When minority shareholders in a corporation want to part ways with the company, they can face bleak prospects. Because the company’s stock is not publicly-traded, it can be difficult for the minority shareholder to sell his shares and walk away. Fortunately, a shotgun provision in the company’s shareholders agreement can provide relief in these situations.
Imagine the following scenario. ABC Corp. is a closely-held corporation with three shareholders, who are also employees: Andrews, Bentley, and Coburn. Each shareholder has 100 shares and each has an “c-level” officer position within the company.
Years pass and a froideur develops between Andrews and Bentley on the one hand and Coburn on the other. On management decisions and as a shareholder, Coburn is always outvoted by the other two. Coburn wants to get out of the company but, to do so, must find some Good Samaritan willing to purchase his shares in the company. Unfortunately, no one wants to sign up for finding himself in Coburn’s predicament and he cannot find a buyer.

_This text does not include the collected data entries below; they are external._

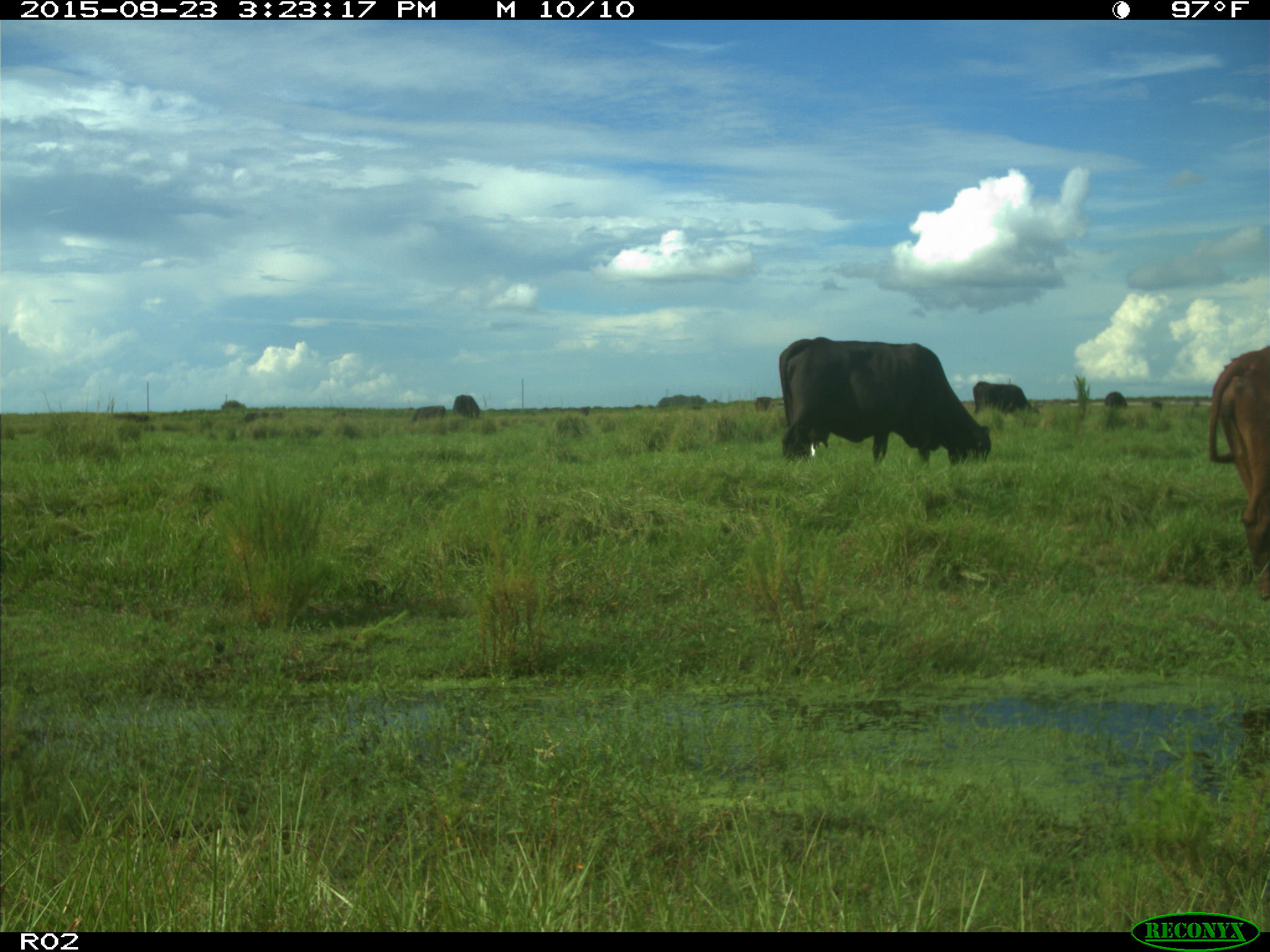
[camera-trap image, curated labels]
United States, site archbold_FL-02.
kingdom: Animalia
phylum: Chordata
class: Mammalia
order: Artiodactyla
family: Bovidae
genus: Bos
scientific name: Bos taurus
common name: domestic cow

If the ABC Corp. shareholders agreement had what is known as a shotgun provision, Coburn would have a way out of this nightmare scenario. A shotgun provision provides that, upon some triggering event (the author offers his sincere apology for this pun, which he desperately wished to avoid) the departing shareholder must either buy out the other shareholders or be bought out by them at the same price and on the same terms, whether he’s buying or selling. This pressures the parties toward the middle, preventing Andrews and Bentley from keeping Coburn chained to the company, while insulating Andrews and Bentley from having to pay Coburn a king’s ransom and cripple the company.
In this way, the shotgun provision allows the party or parties that most value control of the company to retain it and to do so without a protracted period of contentious negotiation or litigation. A shotgun provision is, accordingly, a valuable tool for shareholders in closely-held corporation.